ARKit Development: Commencing in 2017, Apple has consistently unveiled new versions of ARKit annually at the WWDC event. Over seven years, ARKit has spawned over 14,000 applications for Apple. It evolved from ARKit 1.0, exemplified by Pokémon GO, to ARKit 3.5 supporting LiDAR, and the latest ARKit 5, RealityKit 2, featuring face tracking, 3D scanning, and more.
3D Film and Television: Spatial video/camera functionality, initiated with the inclusion of LiDAR in the iPhone 12 Pro and expanding to the iPhone 15 Pro, which can serve as a spatial video recording device. This democratizes 3D film and television production, historically a domain of professional cameras, aligning with the trend of civilianizing high technology. With high dissemination potential, 3D film and television, akin to Douyin and TikTok, transforms static media and empowers users with simplified and accessible 3D photography.
Productivity: While specific breakthroughs in production development with Vision Pro are yet to be publicly disclosed, projections indicate a focus on 3D-related productivity facets like scanning and modeling. Vision Pro’s capability to scan users’ faces and reconstruct personas in real time lays the groundwork for breakthroughs in future productivity applications. The absence of technical impediments suggests that innovative applications within the productivity track will emerge imminently.
Vision Pro commands a premium price. When can we anticipate a mass-market MR product?
Primarily, the current iteration of Vision Pro doesn’t cater to the general consumer market; it decidedly deviates from Apple’s final form for the product.
Presently, Vision Pro functions more as a 2B (business-to-business) product, serving as a showcase for developers to explore the platform’s capabilities. The associated costs are elevated, and consumer-grade attributes are not the primary focus. Consumer use primarily revolves around entertainment and audio-visual experiences, with deterministic application scenarios for productivity currently being limited.

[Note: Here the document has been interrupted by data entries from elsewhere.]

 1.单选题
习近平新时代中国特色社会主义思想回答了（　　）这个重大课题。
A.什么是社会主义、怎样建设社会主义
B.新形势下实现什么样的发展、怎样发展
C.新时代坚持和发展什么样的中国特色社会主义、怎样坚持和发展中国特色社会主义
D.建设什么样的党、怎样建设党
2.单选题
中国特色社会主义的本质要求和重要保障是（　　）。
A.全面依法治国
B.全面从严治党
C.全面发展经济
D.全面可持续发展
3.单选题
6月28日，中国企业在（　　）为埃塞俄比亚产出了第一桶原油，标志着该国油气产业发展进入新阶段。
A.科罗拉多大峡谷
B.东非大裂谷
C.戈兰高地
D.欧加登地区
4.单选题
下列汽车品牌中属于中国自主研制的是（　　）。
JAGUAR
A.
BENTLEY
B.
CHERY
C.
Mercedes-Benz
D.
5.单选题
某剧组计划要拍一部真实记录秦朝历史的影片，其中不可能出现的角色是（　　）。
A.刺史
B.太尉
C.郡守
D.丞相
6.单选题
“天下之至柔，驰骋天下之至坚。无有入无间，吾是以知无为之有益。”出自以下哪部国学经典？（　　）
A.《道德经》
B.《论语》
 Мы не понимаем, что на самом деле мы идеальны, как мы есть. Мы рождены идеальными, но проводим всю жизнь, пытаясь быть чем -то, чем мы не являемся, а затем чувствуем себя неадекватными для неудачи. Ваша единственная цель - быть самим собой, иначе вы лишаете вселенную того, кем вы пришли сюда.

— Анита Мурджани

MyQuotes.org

1. “Volume First, Price Advocacy”
Meta’s strategy for VR hardware aligns more with internet logic than consumer hardware logic, prioritizing user growth over optimizing user experience. Meta Quest, as a head-mounted display device, is squarely targeted at leisure and entertainment, a discernible and high-demand market segment. Meta has introduced over 500 dedicated applications for Quest products, with pricing positioned reasonably. However, the challenge lies in transitioning to high-end offerings, where Meta struggles to compete with traditional consumer electronics manufacturers in terms of supply chain control.
2. “Performance First, Gradual Price Reduction”
As a consumer electronics manufacturer, Apple’s Vision Pro is positioned as a top-tier MR product, emphasizing the provision of an unparalleled user experience. Currently, the associated costs are high, with an anticipated shipment of 500,000 units this year and 1 million units next year. Apple aims to leverage the developer ecosystem to enrich Vision Pro with a diverse array of applications. This mirrors the classic approach of consumer electronics technology manufacturers.
Despite the relatively limited number of Vision Pro applications at present, the guarantee lies in the direct transplantation and use of iPhone iOS-side applications with Vision Pro.
In the future, possibly within a five-year timeframe, Apple will likely complete iterations of subsequent Vision Pro generations, achieving price reductions. Concurrently, industry competitors such as Huawei, Xiaomi, PICO, Meta, and others may propose optimizations based on Vision Pro’s solutions and potentially launch genuine consumer-grade MR products ahead of Apple.
In conclusion, Vision Pro is poised to be an industry trailblazer. However, its ability to sustain technological leadership hinges on the continued development of MR ecological applications and the exploration of evolving consumer needs. The prospect of rapid iteration and potential overtaking by other manufacturers cannot be dismissed.